[Information given]

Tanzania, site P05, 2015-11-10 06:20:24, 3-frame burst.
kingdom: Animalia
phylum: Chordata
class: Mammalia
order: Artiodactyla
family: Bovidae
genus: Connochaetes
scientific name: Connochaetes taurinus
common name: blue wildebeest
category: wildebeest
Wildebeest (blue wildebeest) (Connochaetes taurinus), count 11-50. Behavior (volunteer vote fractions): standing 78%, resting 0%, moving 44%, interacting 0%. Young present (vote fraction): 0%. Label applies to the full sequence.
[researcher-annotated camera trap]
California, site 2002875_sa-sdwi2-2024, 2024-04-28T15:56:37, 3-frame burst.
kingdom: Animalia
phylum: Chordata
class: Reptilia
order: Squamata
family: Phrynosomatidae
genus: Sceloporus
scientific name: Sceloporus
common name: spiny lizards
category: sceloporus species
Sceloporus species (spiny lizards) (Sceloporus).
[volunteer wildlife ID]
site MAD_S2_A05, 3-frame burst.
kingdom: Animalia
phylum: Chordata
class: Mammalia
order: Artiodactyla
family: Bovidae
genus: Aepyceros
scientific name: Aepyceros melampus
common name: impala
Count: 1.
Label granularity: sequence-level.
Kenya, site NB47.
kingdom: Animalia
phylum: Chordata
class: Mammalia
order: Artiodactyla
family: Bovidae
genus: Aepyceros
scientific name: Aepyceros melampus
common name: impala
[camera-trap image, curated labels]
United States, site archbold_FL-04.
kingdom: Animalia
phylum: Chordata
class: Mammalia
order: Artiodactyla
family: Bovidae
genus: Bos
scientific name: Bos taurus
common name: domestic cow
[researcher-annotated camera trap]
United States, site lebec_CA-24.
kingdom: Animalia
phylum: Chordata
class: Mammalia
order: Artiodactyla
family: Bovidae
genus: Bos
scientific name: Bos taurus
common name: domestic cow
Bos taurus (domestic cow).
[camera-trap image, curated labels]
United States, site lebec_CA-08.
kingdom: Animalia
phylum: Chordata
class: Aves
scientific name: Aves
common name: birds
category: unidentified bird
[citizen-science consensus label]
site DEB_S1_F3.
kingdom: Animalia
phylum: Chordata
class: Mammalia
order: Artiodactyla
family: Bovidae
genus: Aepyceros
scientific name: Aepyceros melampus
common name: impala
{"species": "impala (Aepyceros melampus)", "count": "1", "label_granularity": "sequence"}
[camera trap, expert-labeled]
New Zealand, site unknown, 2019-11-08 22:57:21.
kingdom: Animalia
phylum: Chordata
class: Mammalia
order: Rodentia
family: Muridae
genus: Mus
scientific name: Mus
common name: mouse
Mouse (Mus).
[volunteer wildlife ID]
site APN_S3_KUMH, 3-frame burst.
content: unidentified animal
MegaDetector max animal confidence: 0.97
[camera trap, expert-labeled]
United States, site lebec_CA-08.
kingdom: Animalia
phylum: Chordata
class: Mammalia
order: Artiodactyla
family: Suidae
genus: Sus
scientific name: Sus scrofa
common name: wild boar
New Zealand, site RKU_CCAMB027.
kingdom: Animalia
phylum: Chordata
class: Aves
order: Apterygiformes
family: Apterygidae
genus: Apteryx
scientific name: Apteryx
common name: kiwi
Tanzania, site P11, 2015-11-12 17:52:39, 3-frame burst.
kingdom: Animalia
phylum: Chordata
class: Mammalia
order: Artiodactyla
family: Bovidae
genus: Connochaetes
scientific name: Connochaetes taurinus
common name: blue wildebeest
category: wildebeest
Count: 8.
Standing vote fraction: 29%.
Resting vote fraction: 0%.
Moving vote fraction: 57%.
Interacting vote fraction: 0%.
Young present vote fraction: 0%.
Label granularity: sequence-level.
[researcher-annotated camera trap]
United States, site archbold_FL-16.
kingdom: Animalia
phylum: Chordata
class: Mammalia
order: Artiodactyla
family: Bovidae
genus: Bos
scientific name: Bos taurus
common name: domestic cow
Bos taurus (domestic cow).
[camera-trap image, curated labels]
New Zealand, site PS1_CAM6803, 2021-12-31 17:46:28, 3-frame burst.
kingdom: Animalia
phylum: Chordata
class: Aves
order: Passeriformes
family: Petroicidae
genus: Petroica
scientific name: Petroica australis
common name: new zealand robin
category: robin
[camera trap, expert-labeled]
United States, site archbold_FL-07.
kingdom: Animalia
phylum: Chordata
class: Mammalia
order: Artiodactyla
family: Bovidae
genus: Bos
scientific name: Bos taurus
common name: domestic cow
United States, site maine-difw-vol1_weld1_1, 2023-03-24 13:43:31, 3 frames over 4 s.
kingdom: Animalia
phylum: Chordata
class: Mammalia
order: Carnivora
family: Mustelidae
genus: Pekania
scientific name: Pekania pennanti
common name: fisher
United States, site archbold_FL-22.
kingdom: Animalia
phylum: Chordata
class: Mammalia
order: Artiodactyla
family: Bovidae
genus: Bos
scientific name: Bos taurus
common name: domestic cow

[/Information given]

» **Your goal**: Whatever appears in the lines above should be copied exactly.

» **Answer for the task**:
Tanzania, site P05, 2015-11-10 06:20:24, 3-frame burst.
kingdom: Animalia
phylum: Chordata
class: Mammalia
order: Artiodactyla
family: Bovidae
genus: Connochaetes
scientific name: Connochaetes taurinus
common name: blue wildebeest
category: wildebeest
Wildebeest (blue wildebeest) (Connochaetes taurinus), count 11-50. Behavior (volunteer vote fractions): standing 78%, resting 0%, moving 44%, interacting 0%. Young present (vote fraction): 0%. Label applies to the full sequence.
[researcher-annotated camera trap]
California, site 2002875_sa-sdwi2-2024, 2024-04-28T15:56:37, 3-frame burst.
kingdom: Animalia
phylum: Chordata
class: Reptilia
order: Squamata
family: Phrynosomatidae
genus: Sceloporus
scientific name: Sceloporus
common name: spiny lizards
category: sceloporus species
Sceloporus species (spiny lizards) (Sceloporus).
[volunteer wildlife ID]
site MAD_S2_A05, 3-frame burst.
kingdom: Animalia
phylum: Chordata
class: Mammalia
order: Artiodactyla
family: Bovidae
genus: Aepyceros
scientific name: Aepyceros melampus
common name: impala
Count: 1.
Label granularity: sequence-level.
Kenya, site NB47.
kingdom: Animalia
phylum: Chordata
class: Mammalia
order: Artiodactyla
family: Bovidae
genus: Aepyceros
scientific name: Aepyceros melampus
common name: impala
[camera-trap image, curated labels]
United States, site archbold_FL-04.
kingdom: Animalia
phylum: Chordata
class: Mammalia
order: Artiodactyla
family: Bovidae
genus: Bos
scientific name: Bos taurus
common name: domestic cow
[researcher-annotated camera trap]
United States, site lebec_CA-24.
kingdom: Animalia
phylum: Chordata
class: Mammalia
order: Artiodactyla
family: Bovidae
genus: Bos
scientific name: Bos taurus
common name: domestic cow
Bos taurus (domestic cow).
[camera-trap image, curated labels]
United States, site lebec_CA-08.
kingdom: Animalia
phylum: Chordata
class: Aves
scientific name: Aves
common name: birds
category: unidentified bird
[citizen-science consensus label]
site DEB_S1_F3.
kingdom: Animalia
phylum: Chordata
class: Mammalia
order: Artiodactyla
family: Bovidae
genus: Aepyceros
scientific name: Aepyceros melampus
common name: impala
{"species": "impala (Aepyceros melampus)", "count": "1", "label_granularity": "sequence"}
[camera trap, expert-labeled]
New Zealand, site unknown, 2019-11-08 22:57:21.
kingdom: Animalia
phylum: Chordata
class: Mammalia
order: Rodentia
family: Muridae
genus: Mus
scientific name: Mus
common name: mouse
Mouse (Mus).
[volunteer wildlife ID]
site APN_S3_KUMH, 3-frame burst.
content: unidentified animal
MegaDetector max animal confidence: 0.97
[camera trap, expert-labeled]
United States, site lebec_CA-08.
kingdom: Animalia
phylum: Chordata
class: Mammalia
order: Artiodactyla
family: Suidae
genus: Sus
scientific name: Sus scrofa
common name: wild boar
New Zealand, site RKU_CCAMB027.
kingdom: Animalia
phylum: Chordata
class: Aves
order: Apterygiformes
family: Apterygidae
genus: Apteryx
scientific name: Apteryx
common name: kiwi
Tanzania, site P11, 2015-11-12 17:52:39, 3-frame burst.
kingdom: Animalia
phylum: Chordata
class: Mammalia
order: Artiodactyla
family: Bovidae
genus: Connochaetes
scientific name: Connochaetes taurinus
common name: blue wildebeest
category: wildebeest
Count: 8.
Standing vote fraction: 29%.
Resting vote fraction: 0%.
Moving vote fraction: 57%.
Interacting vote fraction: 0%.
Young present vote fraction: 0%.
Label granularity: sequence-level.
[researcher-annotated camera trap]
United States, site archbold_FL-16.
kingdom: Animalia
phylum: Chordata
class: Mammalia
order: Artiodactyla
family: Bovidae
genus: Bos
scientific name: Bos taurus
common name: domestic cow
Bos taurus (domestic cow).
[camera-trap image, curated labels]
New Zealand, site PS1_CAM6803, 2021-12-31 17:46:28, 3-frame burst.
kingdom: Animalia
phylum: Chordata
class: Aves
order: Passeriformes
family: Petroicidae
genus: Petroica
scientific name: Petroica australis
common name: new zealand robin
category: robin
[camera trap, expert-labeled]
United States, site archbold_FL-07.
kingdom: Animalia
phylum: Chordata
class: Mammalia
order: Artiodactyla
family: Bovidae
genus: Bos
scientific name: Bos taurus
common name: domestic cow
United States, site maine-difw-vol1_weld1_1, 2023-03-24 13:43:31, 3 frames over 4 s.
kingdom: Animalia
phylum: Chordata
class: Mammalia
order: Carnivora
family: Mustelidae
genus: Pekania
scientific name: Pekania pennanti
common name: fisher
United States, site archbold_FL-22.
kingdom: Animalia
phylum: Chordata
class: Mammalia
order: Artiodactyla
family: Bovidae
genus: Bos
scientific name: Bos taurus
common name: domestic cow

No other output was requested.